Spatial question entries:

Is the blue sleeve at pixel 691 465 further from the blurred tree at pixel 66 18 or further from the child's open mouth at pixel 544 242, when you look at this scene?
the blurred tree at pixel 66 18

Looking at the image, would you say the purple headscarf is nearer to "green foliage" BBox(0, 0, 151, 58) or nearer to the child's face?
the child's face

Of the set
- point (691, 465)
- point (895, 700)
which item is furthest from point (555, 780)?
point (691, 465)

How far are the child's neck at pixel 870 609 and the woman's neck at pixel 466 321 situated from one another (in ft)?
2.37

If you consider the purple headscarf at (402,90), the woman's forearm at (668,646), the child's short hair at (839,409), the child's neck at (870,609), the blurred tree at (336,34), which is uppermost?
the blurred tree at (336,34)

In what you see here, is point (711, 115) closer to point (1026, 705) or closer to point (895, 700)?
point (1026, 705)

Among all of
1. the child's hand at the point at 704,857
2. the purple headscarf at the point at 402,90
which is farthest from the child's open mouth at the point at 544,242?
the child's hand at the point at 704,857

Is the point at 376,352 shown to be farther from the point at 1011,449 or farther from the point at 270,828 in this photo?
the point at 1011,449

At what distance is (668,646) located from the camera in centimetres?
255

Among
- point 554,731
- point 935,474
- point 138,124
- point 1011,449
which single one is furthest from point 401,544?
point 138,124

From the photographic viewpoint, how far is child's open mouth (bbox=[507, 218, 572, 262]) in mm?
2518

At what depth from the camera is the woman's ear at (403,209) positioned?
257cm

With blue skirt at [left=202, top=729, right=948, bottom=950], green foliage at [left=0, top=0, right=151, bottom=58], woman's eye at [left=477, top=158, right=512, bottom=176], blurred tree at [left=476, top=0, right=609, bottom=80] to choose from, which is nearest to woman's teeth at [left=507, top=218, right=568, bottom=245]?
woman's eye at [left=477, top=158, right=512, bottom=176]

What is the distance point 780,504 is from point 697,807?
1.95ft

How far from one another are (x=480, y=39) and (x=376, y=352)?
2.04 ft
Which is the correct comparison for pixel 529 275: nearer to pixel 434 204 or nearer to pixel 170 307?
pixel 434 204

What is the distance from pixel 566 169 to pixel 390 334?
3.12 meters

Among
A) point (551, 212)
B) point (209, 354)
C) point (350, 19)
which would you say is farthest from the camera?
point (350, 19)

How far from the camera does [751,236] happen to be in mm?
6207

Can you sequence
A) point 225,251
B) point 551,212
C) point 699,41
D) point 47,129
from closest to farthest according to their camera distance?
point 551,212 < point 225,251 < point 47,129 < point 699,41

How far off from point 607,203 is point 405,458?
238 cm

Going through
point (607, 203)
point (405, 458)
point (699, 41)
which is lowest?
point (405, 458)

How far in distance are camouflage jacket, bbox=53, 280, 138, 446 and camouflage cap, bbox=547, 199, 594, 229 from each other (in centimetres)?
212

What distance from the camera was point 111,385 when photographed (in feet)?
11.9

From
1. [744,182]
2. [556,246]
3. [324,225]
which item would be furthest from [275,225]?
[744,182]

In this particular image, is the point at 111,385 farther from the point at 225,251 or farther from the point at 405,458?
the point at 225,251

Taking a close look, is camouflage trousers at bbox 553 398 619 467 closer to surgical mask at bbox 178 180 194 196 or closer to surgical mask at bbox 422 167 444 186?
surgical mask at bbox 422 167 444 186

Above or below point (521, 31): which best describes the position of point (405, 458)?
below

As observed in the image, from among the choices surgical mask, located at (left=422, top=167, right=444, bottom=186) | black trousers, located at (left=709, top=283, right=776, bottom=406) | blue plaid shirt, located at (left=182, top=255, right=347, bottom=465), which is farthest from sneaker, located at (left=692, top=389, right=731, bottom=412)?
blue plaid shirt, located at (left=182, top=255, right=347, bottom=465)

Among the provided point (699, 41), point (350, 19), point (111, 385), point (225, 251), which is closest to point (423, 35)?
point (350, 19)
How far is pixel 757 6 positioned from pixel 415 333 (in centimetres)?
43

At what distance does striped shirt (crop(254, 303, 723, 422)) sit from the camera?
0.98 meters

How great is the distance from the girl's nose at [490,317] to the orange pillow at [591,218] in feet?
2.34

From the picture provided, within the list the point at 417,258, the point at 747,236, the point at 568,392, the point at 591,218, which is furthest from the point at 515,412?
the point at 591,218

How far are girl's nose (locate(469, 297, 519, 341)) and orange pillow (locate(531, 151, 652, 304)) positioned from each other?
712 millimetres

_WORK TO DO_. Reproduce the material precisely, including every line.

_COMPLETED TASK_.
Is the blue sleeve at pixel 691 465 further from the blurred tree at pixel 66 18 or further from the child's open mouth at pixel 544 242, when you look at this scene?
the blurred tree at pixel 66 18

Looking at the image, would you say the purple headscarf is nearer to "green foliage" BBox(0, 0, 151, 58) or nearer to the child's face?
the child's face

Of the set
- point (691, 465)
- point (895, 700)
which item is furthest from point (555, 780)?
point (691, 465)

How far are the child's neck at pixel 870 609 and the woman's neck at pixel 466 321 situated from one another (in ft)?
2.37

If you consider the purple headscarf at (402,90), the woman's forearm at (668,646), the child's short hair at (839,409), the child's neck at (870,609), the blurred tree at (336,34), which is uppermost?
the blurred tree at (336,34)

In what you see here, is point (711, 115) closer to point (1026, 705) or closer to point (895, 700)?
point (1026, 705)

Among all of
1. the child's hand at the point at 704,857
2. the purple headscarf at the point at 402,90
which is farthest from the child's open mouth at the point at 544,242?
the child's hand at the point at 704,857

Is the point at 376,352 shown to be farther from the point at 1011,449 or farther from the point at 270,828 in this photo?
the point at 1011,449

At what distance is (668,646) located from the camera in centimetres?
255

Among
- point 554,731
- point 935,474
- point 138,124
- point 1011,449
which single one is furthest from point 401,544?
point 138,124

From the photographic viewpoint, how far is child's open mouth (bbox=[507, 218, 572, 262]) in mm?
2518

At what depth from the camera is the woman's ear at (403,209) positioned?
257cm

With blue skirt at [left=202, top=729, right=948, bottom=950], green foliage at [left=0, top=0, right=151, bottom=58], woman's eye at [left=477, top=158, right=512, bottom=176], blurred tree at [left=476, top=0, right=609, bottom=80] to choose from, which is nearest to woman's teeth at [left=507, top=218, right=568, bottom=245]?
woman's eye at [left=477, top=158, right=512, bottom=176]

What is the distance point 780,504 is from point 697,807?
1.95ft

How far from one another are (x=480, y=39) and (x=376, y=352)?
2.04 ft
Which is the correct comparison for pixel 529 275: nearer to pixel 434 204 or nearer to pixel 170 307?
pixel 434 204

What is the distance from pixel 566 169 to pixel 390 334?
3.12 meters

Among
A) point (551, 212)
B) point (209, 354)
C) point (350, 19)
which would you say is farthest from the camera?
point (350, 19)

How far from the camera does [751,236] happen to be in mm?
6207

Can you sequence
A) point 225,251
B) point 551,212
C) point 699,41
D) point 47,129
from closest to farthest according to their camera distance?
point 551,212 < point 225,251 < point 47,129 < point 699,41

How far off from point 607,203 is point 405,458?
238 cm

Going through
point (607, 203)
point (405, 458)
point (699, 41)
which is lowest?
point (405, 458)

How far in distance are camouflage jacket, bbox=53, 280, 138, 446 and camouflage cap, bbox=547, 199, 594, 229 from each other (in centimetres)?
212

What distance from the camera was point 111,385 when photographed (in feet)?
11.9

From
1. [744,182]
2. [556,246]
3. [324,225]
which item would be furthest from [275,225]?
[744,182]

In this particular image, is the point at 111,385 farther from the point at 225,251 or farther from the point at 405,458?
the point at 225,251

Taking a close look, is camouflage trousers at bbox 553 398 619 467 closer to surgical mask at bbox 178 180 194 196 or closer to surgical mask at bbox 422 167 444 186?
surgical mask at bbox 422 167 444 186

Above or below point (521, 31): which best describes the position of point (405, 458)?
below

As observed in the image, from among the choices surgical mask, located at (left=422, top=167, right=444, bottom=186) | black trousers, located at (left=709, top=283, right=776, bottom=406) | blue plaid shirt, located at (left=182, top=255, right=347, bottom=465), which is farthest from sneaker, located at (left=692, top=389, right=731, bottom=412)?
blue plaid shirt, located at (left=182, top=255, right=347, bottom=465)

Among the provided point (699, 41), point (350, 19), point (111, 385), point (225, 251), which is closest to point (423, 35)?
point (350, 19)
How far is pixel 757 6 positioned from pixel 415 333 (in centimetres)?
43

At what distance does striped shirt (crop(254, 303, 723, 422)) sit from the camera?
0.98 meters

How great is the distance from the girl's nose at [490,317] to the orange pillow at [591,218] in feet?
2.34

From the picture provided, within the list the point at 417,258, the point at 747,236, the point at 568,392, the point at 591,218, which is furthest from the point at 515,412?
the point at 591,218

How far are girl's nose (locate(469, 297, 519, 341)) and orange pillow (locate(531, 151, 652, 304)) positioned from each other?
712 millimetres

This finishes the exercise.